Carlos Pellicer

Personal information
- Full name: Carlos Pellicer Vázquez
- Date of birth: 12 May 1944 (age 82)
- Place of birth: A Coruña, Spain
- Height: 1.78 m (5 ft 10 in)
- Position: Forward

Senior career*
- Years: Team / Apps / (Gls)
- 1963–1964: Fabril / 24 / (12)
- 1964–1967: Deportivo / 26 / (7)
- 1967–1970: Barcelona / 21 / (2)
- 1970–1973: Valencia / 32 / (6)
- 1973–1974: Levante / 5 / (0)
- Total:  / 108 / (27)

= Carlos Pellicer (footballer) =

Spanish footballer (born 1944)

Carlos Pellicer Vázquez (born 12 May 1944) is a Spanish former professional footballer who played as a forward.

He played 79 games and scored 15 goals in La Liga for Deportivo, Barcelona and Valencia, winning the Copa del Generalísimo for Barcelona in 1967–68 and the league title with Valencia in 1970–71. After an Achilles tendon rupture, he retired in 1974 and qualified as a doctor, going on to practice medicine for 33 years.

==Club career==
===Deportivo===
Born in A Coruña, Pellicer began his career with hometown club Deportivo. He made his senior debut in 1963–64 with the reserve team in Tercera División, Fabril; the club made the promotion playoffs but lost to Torrelavega. He made his La Liga debut on 4 October 1964 in a 1–0 loss away to Atlético Madrid, and ended his first season with 10 games and one goal as his team were relegated.

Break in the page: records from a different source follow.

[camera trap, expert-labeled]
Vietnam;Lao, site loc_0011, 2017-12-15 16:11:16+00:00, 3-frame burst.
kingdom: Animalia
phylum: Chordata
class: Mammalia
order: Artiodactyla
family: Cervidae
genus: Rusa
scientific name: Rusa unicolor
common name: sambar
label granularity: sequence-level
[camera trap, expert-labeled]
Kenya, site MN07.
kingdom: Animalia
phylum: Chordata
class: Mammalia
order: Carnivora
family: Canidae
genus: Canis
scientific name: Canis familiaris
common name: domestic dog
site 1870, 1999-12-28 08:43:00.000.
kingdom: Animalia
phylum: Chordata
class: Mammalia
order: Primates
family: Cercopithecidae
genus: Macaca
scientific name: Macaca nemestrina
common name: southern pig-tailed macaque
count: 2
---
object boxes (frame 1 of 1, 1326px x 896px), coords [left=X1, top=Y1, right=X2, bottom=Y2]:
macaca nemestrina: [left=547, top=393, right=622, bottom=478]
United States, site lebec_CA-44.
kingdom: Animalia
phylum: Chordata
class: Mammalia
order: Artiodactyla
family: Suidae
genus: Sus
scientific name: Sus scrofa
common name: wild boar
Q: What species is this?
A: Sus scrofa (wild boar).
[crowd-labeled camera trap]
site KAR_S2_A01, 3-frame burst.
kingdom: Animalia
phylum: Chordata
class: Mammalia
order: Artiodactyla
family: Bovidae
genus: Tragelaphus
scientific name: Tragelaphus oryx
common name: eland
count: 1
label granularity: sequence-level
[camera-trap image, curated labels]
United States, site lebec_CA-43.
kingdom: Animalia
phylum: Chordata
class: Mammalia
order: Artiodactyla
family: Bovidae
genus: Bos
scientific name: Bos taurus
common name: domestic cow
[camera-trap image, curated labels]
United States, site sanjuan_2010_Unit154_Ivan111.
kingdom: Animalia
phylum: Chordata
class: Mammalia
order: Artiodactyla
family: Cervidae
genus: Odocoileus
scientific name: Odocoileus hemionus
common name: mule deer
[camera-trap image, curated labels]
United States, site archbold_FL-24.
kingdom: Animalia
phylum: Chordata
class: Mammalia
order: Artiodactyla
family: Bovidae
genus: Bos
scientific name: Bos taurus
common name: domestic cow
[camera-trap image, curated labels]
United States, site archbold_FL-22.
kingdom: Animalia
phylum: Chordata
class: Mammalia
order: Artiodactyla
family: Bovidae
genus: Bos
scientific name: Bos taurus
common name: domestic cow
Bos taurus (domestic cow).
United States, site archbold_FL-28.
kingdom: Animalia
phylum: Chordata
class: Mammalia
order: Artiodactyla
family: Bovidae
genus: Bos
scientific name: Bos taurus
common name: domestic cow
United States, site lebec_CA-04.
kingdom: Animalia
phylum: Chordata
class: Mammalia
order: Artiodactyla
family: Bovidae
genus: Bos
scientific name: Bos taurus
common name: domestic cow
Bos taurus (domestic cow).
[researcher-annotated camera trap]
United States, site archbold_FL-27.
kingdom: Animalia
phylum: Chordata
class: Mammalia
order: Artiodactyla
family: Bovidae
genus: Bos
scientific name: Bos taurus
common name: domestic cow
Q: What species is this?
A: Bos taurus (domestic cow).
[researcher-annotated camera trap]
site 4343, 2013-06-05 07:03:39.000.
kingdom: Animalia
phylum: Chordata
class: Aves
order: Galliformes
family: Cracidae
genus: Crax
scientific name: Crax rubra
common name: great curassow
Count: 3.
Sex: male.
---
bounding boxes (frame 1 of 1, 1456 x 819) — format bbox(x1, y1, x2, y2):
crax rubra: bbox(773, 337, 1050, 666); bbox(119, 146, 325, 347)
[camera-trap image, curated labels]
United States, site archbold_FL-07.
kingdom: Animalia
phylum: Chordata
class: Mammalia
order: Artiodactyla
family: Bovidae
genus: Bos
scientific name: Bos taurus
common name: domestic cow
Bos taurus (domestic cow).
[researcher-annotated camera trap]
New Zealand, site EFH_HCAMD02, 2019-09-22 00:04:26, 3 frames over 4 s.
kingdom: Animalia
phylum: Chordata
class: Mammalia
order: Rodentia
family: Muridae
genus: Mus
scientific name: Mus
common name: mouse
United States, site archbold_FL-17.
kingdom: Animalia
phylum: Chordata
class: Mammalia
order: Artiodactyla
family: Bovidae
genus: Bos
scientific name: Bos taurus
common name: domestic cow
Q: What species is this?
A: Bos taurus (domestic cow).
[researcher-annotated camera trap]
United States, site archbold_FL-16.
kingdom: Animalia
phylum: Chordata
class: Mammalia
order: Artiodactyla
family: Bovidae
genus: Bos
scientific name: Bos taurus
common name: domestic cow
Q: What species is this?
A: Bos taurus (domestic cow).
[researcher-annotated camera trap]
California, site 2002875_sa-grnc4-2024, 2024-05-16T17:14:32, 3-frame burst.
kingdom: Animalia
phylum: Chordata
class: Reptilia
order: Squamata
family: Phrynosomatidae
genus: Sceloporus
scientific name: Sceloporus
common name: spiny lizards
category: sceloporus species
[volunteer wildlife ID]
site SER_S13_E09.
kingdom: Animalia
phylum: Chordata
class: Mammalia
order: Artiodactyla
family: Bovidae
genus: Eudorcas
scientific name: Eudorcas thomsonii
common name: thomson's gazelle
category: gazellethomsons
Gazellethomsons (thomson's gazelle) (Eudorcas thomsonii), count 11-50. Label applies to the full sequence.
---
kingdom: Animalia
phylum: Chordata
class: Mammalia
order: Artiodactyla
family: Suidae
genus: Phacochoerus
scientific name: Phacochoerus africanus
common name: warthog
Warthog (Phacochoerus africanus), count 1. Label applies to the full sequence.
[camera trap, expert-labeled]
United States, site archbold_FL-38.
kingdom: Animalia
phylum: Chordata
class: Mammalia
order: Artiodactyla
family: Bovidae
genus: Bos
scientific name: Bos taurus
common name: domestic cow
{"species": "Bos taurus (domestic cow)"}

Pellicer missed the entire 1965–66 season in the Segunda División, as he was training with his father to be an electrical engineer. He returned to Depor for the 1966–67 La Liga season and recorded six goals from 16 games in another season that ended with relegation. On 14 May 1967, he scored a hat-trick in a 3–2 home win over Real Madrid in the last 16 of the Copa del Generalísimo. Fans considered Pellicer to be a natural successor to Luis Suárez, but he played down the comparison, saying that Suárez and Amancio were on a different level to anyone else.

===Barcelona===
In 1967, Pellicer signed for Barcelona. In his first season there, he played seven games over all competitions, while his club won the 1967–68 Copa del Generalísimo against Real Madrid. In his second season, he won favour with manager Salvador Artigas and ended the campaign with 18 appearances and three goals between the league and the UEFA Cup Winners' Cup, though in an unfamiliar right-wing position. On 21 May he played in the 1969 European Cup Winners' Cup final, a 3–2 loss to Slovan Bratislava in Basel, Switzerland. On 14 September that year, the season opened with an El Clásico match against Real Madrid and Pellicer became the first Barcelona player to come on as a substitute, replacing the injured Miguel Ángel Bustillo. In the new year, Vic Buckingham became manager at the Camp Nou and did not require Pellicer, who was released at the end of the season.

===Valencia===
Pellicer moved to Valencia in 1970, where he could play as a centre forward again after the departures of Vicente Guillot and Waldo Machado. His team, managed by Alfredo Di Stéfano, won the league in his first season; he contributed 22 games and three goals, but they were essential in a team based on defence that scored few goals.

After an Achilles tendon rupture in a friendly match, Pellicer missed the entire 1971–72 season, and struggled in the following campaign. He played for Levante in the second division in 1973–74 before retiring.

==International career==
Pellicer played two games for the Spain national under-23 football team in 1967. He debuted in a 1–0 loss to France on 22 March in Barcelona, and his other game was as a substitute in a 1–1 draw away to Luxembourg eight months later.

==Post-playing career==
Pellicer had an interest in medicine, having read medical journals since his teenage years. After retiring from football, he spent 33 years as a doctor at the Juan Canalejo Hospital in his hometown.